In terms of cell cycle phases, mammalian astrocytes maintain the capacity to leave G0/G1 and enter S phase in response to brain injury or due to neoplastic transformation. This report compares proliferative behavior in vitro, particularly departure from G0, in three types of rat astroglial cells-newborn astrocytes, astrocytes from gelatin implants into the traumatized striata of adults, and astrocytoma cells (C6 glioma). Newborn and adult astrocytes demonstrated nearly identical proliferation kinetics as determined by peaks in cell number and rates of DNA synthesis. C6 glioma (C6G) proliferated more rapidly. Exit from G0 was examined by shift-down of serum from 10 to 0.1% for 48 h, followed by return to 10% at time 0. Synchronization of newborn and adult astrocytes in this way resulted in a 12 h lag phase (G0/G1) followed by a 6-10-fold surge in DNA synthesis and a corresponding increase in S-phase nuclei from < 15% to > 70%. Timing of S-phase commitment was established in late G1 by resistance to the inhibitors cycloheximide and mevinolin. Decay of commitment was assessed by addition of hydroxyurea (HU) at 10 h to cause accumulation at the G1/S boundary. Removal of HU after an additional 14, 16, and 20 h resulted respectively in these percentages of maximal S-phase DNA synthesis in newborn and adult astrocytes: 75 +/- 9, 60 +/- 8, 23 +/- 3, and 87 +/- 20, 62 +/- 7, 34 +/- 5. In contrast, synchronization of C6G resulted in a 6 h lag before a surge in DNA synthesis and an increase in S-phase nuclei from < 20% to 100%. Cell cycle commitment occurred earlier with C6G, and decay of commitment was not observed, even after 20 h of HU treatment.
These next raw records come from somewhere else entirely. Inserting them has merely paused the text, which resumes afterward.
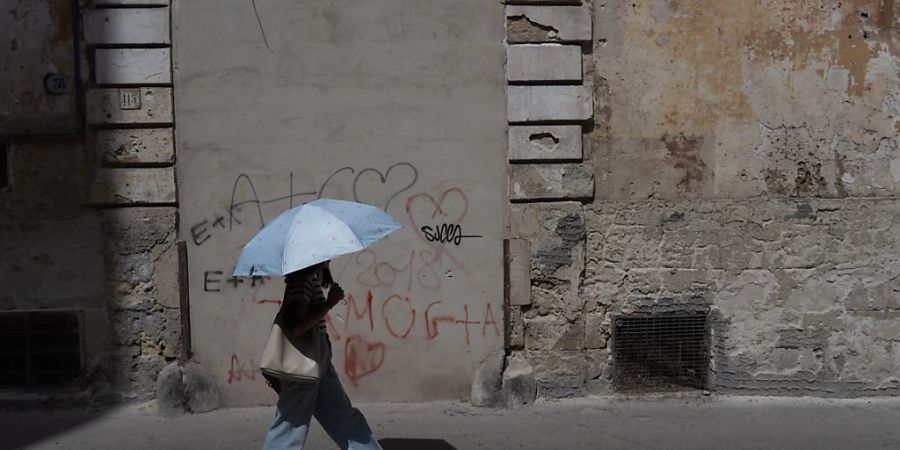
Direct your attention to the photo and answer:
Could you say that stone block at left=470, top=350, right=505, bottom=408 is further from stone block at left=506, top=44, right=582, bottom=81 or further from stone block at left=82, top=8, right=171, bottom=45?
stone block at left=82, top=8, right=171, bottom=45

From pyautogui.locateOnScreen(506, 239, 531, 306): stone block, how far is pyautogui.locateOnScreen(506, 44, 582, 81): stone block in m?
1.17

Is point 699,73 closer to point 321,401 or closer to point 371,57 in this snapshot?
point 371,57

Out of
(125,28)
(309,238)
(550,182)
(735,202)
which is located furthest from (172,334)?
(735,202)

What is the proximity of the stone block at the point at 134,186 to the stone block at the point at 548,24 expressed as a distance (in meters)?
2.60

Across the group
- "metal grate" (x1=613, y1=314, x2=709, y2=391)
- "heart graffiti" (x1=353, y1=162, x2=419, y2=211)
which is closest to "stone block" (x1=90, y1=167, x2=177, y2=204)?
"heart graffiti" (x1=353, y1=162, x2=419, y2=211)

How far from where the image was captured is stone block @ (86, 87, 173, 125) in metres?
5.57

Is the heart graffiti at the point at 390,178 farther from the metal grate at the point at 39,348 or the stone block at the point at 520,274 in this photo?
the metal grate at the point at 39,348

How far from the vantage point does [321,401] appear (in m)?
4.07

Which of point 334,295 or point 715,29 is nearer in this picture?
point 334,295

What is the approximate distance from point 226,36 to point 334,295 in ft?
8.58

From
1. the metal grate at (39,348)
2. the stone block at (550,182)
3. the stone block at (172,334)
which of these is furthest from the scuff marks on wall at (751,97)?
the metal grate at (39,348)

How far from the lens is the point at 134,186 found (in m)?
5.60

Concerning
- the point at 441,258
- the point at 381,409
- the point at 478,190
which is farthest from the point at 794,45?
the point at 381,409

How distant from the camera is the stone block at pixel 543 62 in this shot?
5.70 m
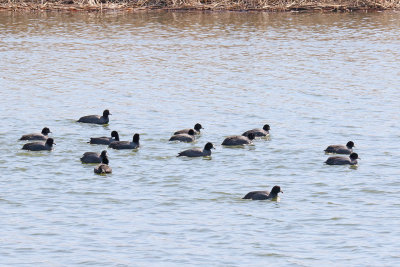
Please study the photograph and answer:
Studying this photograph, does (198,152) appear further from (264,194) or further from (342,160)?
(264,194)

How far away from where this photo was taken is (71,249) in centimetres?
1923

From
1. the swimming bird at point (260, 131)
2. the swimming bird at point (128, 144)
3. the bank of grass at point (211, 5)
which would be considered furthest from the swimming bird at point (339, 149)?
the bank of grass at point (211, 5)

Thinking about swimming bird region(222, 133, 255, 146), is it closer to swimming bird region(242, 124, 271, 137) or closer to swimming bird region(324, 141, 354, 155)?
swimming bird region(242, 124, 271, 137)

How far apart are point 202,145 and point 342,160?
15.5 feet

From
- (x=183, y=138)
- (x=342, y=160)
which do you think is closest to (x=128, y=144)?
(x=183, y=138)

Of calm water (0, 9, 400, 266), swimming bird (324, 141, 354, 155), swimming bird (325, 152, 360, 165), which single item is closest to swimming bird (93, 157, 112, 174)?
calm water (0, 9, 400, 266)

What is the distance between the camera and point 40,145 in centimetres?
2717

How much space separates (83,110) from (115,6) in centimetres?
2918

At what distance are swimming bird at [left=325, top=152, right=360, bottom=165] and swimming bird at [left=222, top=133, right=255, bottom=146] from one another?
296cm

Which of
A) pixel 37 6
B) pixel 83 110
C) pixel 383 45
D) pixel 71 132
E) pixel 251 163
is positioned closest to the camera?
pixel 251 163

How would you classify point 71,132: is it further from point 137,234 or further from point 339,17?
point 339,17

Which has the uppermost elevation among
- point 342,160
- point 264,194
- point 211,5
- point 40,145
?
point 211,5

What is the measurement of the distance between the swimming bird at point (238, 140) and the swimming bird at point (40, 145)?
525 centimetres

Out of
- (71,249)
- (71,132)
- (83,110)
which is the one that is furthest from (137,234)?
(83,110)
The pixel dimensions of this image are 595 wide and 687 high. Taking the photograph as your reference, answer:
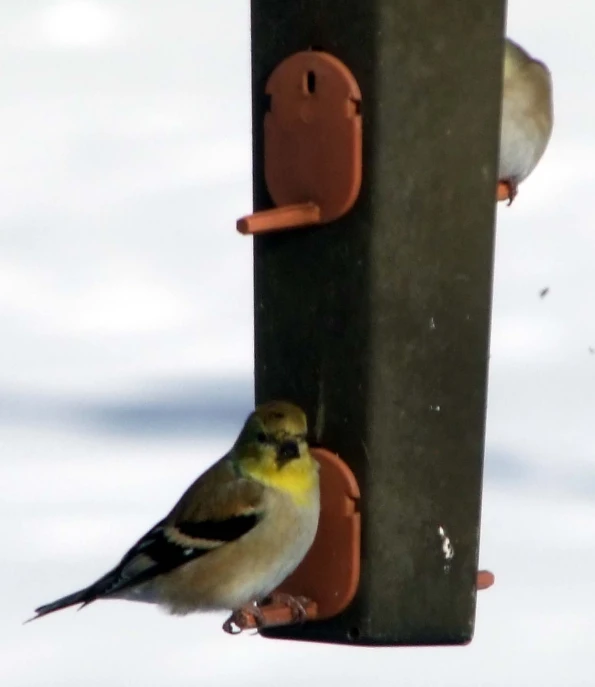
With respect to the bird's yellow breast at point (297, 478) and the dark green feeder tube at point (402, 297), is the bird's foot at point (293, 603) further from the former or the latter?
the bird's yellow breast at point (297, 478)

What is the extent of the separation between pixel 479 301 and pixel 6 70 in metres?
6.82

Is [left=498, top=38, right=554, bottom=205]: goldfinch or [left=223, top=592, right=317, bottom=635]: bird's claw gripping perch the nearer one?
[left=223, top=592, right=317, bottom=635]: bird's claw gripping perch

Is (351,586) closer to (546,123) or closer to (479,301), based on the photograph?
(479,301)

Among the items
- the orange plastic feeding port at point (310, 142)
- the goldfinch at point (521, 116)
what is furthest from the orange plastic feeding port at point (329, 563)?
the goldfinch at point (521, 116)

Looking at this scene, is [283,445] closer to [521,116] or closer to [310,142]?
[310,142]

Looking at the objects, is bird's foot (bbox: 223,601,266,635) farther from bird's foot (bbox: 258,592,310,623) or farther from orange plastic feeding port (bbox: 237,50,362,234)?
orange plastic feeding port (bbox: 237,50,362,234)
Thus, these in vitro techniques for cell cycle analysis are applicable to astrocytes obtained from developing and adult brain, and to at least some astroglioma cells. Furthermore, this comparative study showed that important cell cycle parameters differ markedly in the non-tumoral astrocytes and glioma cells. These differences could lead to strategies for selective targeting of the proliferation of neoplastic astroglia.